_Instructions to follow_
Under this line are the records; write out word for word the part that begins at the line containing "饮食习惯、 减少艾滋病 — 图库照片" and ends at the line containing "MLS 5934716 5122", and no more.
*** Entries shown ***
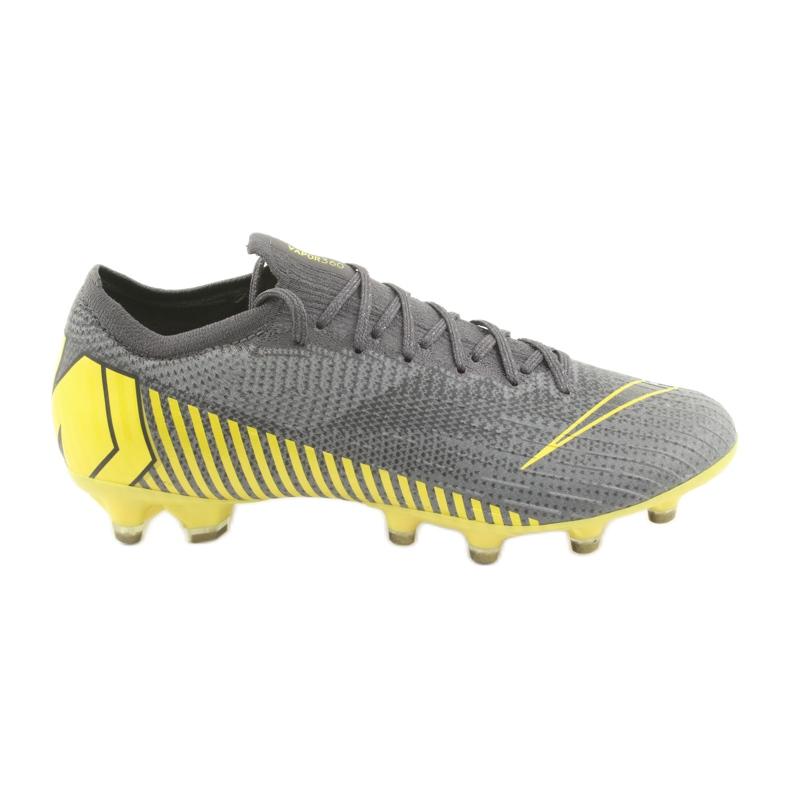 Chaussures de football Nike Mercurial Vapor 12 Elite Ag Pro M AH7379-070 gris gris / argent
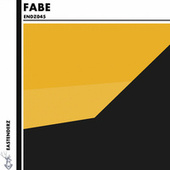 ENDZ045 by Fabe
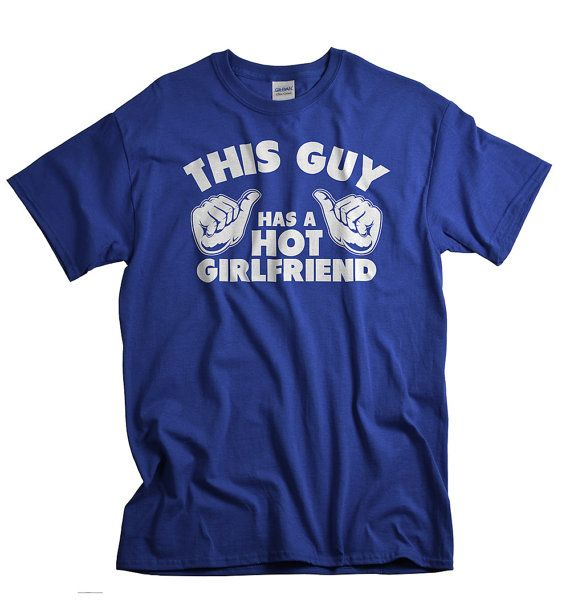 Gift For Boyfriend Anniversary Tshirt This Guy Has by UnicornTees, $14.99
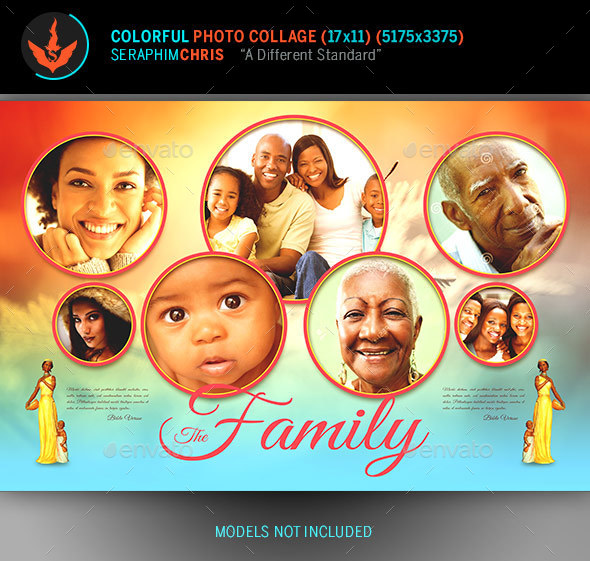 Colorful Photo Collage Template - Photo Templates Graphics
*** End of Entries shown ***
*** Entries shown ***
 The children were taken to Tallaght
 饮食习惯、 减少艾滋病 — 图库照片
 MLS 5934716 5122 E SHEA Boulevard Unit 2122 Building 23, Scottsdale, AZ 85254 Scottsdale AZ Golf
*** End of Entries shown ***
*** Entries shown ***
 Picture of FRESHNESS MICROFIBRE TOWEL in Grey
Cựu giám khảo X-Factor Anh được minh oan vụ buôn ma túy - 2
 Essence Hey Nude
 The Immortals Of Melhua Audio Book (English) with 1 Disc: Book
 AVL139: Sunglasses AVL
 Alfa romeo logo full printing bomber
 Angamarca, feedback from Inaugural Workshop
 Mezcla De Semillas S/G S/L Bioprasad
*** End of Entries shown ***
_Exercise output_
 饮食习惯、 减少艾滋病 — 图库照片
 MLS 5934716 5122 E SHEA Boulevard Unit 2122 Building 23, Scottsdale, AZ 85254 Scottsdale AZ Golf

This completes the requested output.